### WORK TO COMPLETE
Please continue the commit page on putting extracted entries in one format across search types, starting right after its last line.

### SUPPLIED TEXT
Extract Entries in a standardized format across text search types

Issue: - Had different schema of extracted entries for symmetric_ledger vs asymmetric - Entry extraction for asymmetric was dirty, relying on cryptic indices to store raw entry vs cleaned entry meant to be passed to embeddings - This was pushing the load of figuring out what property to extract from each entry to downstream processes like the filters - This limited the filters to only work for asymmetric search, not for symmetric_ledger - Fix - Use consistent format for extracted entries { 'embed': entry_string_meant_to_be_passed_to_model_and_get_embeddings, 'raw' : raw_entry_string_meant_to_be_passed_to_use } - Result - Now filters can be applied across search types, and the specific field they should be applied on can be configured by each search type
2026-03-06 13:22:12 +00:00 · 2022-07-19 20:52:25 +04:00
parent e66cd5bf59
commit b673d26a12
5 changed files with 18 additions and 18 deletions
--- a/tests/test_date_filter.py
+++ b/tests/test_date_filter.py
@@ -13,9 +13,9 @@ from src.search_filter import date_filter
 def test_date_filter():
    embeddings = torch.randn(3, 10)

### INFORMATION PROVIDED
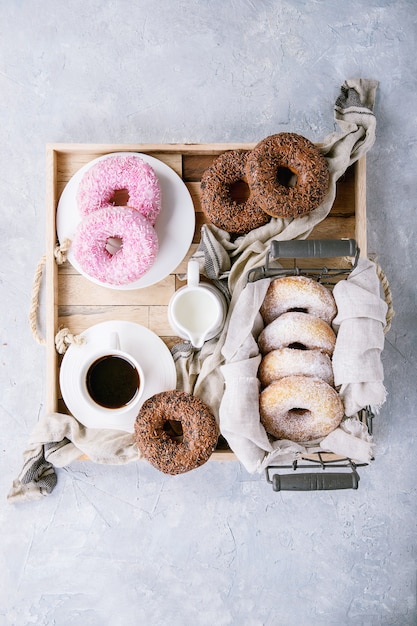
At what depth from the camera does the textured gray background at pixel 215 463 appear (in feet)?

### REPLY TO THE EXERCISE
    entries = [
-        ['', 'Entry with no date'],
-        ['', 'April Fools entry: 1984-04-01'],
-        ['', 'Entry with date:1984-04-02']]
+        {'embed': '', 'raw': 'Entry with no date'},
+        {'embed': '', 'raw': 'April Fools entry: 1984-04-01'},
+        {'embed': '', 'raw': 'Entry with date:1984-04-02'}]

    q_with_no_date_filter = 'head tail'
    ret_query, ret_entries, ret_emb = date_filter.date_filter(q_with_no_date_filter, entries.copy(), embeddings)